Monday, August 24, 2009

Ontario magazine publishers seem
resigned to HST

The forthcoming harmonization of sales taxes in Ontario has been met with a strange silence, at least publicly, on the part of the province's magazine publishers. It effectively adds 8% to the cost of magazines bought by subscription as of July 2010. Provincial sales tax had previously not been charged on subs (although it had been charged on single copies at the checkout).

Magazines Canada seems to have concluded that a battle against the HST in Ontario is essentially unwinnable:
Specifically on HST, it is clear that the Ontario Government is fully committed to the harmonization goal and is not willing to entertain unlimited exceptions. There are a number of member points of view on this. Some view this as a Canadian-content issue where all magazines should be HST exempt. However, as the GST/PST already impacts magazines at retail and has done so for many years and this is an issue affecting subscriptions, the cultural argument, while valid, may not be reasonably achievable. Magazines with national circulation lists have made the transition to harmonized sales tax regimes in other jurisdictions. Governments know this. But the transition in other jurisdictions was pursued under very different circumstances. Magazines Ontario must address today's challenges in a pragmatic way. [Coverlines, Aug. 24]
It is putting its energy into trying to delay the implementation, citing the recession, and making sure that multi-year subscriptions are only charged HST from the time of the transaction (so, for example, people who buy two- or three-year subs before July 2010 wouldn't pay HST until their next renewal.)

The best estimate of subscriptions sales in Ontario is about $162 million (as of 2003-04, according to Statistics Canada), which means that an 8% increase represents $13 million out of the pockets of subscribers.

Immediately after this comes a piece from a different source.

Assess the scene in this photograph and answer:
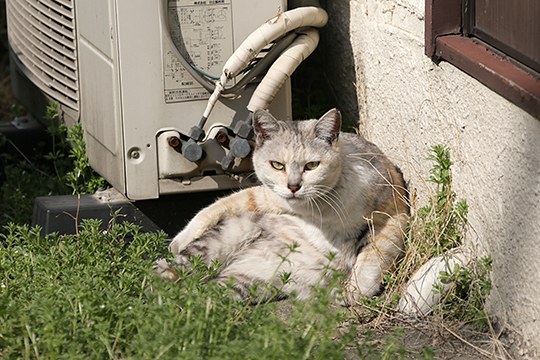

And subscribers, of course, can't make an "input tax credit" claim for the increase. How they'll react is anybody's guess. It should be remembered that fully half of Canada's magazines are based in Ontario.

Assuming that the price increase resulted in a 10% drop in subs at an average $20 each, that would mean a loss of $1.3 million in revenue annually and 65,000 fewer subscriptions sold. Not a cataclysm, but not chicken feed, either.

For reasons best known to the province, books have been exempted from the HST, although it is extremely difficult to say why a commercial publisher's 250-page novel should be treated differently from a 250-page not-for-profit literary quarterly. Neither have advertising, both receive various forms of public subsidy. Yet one gets an 8% tax hike while the other does not. The unfairness is obvious.

Those who remember the advent of the goods and services tax will recall the howl of outrage from the industry; not that it did us much good. But this time, the tax grab is being accepted in Ontario with what seems like resignation.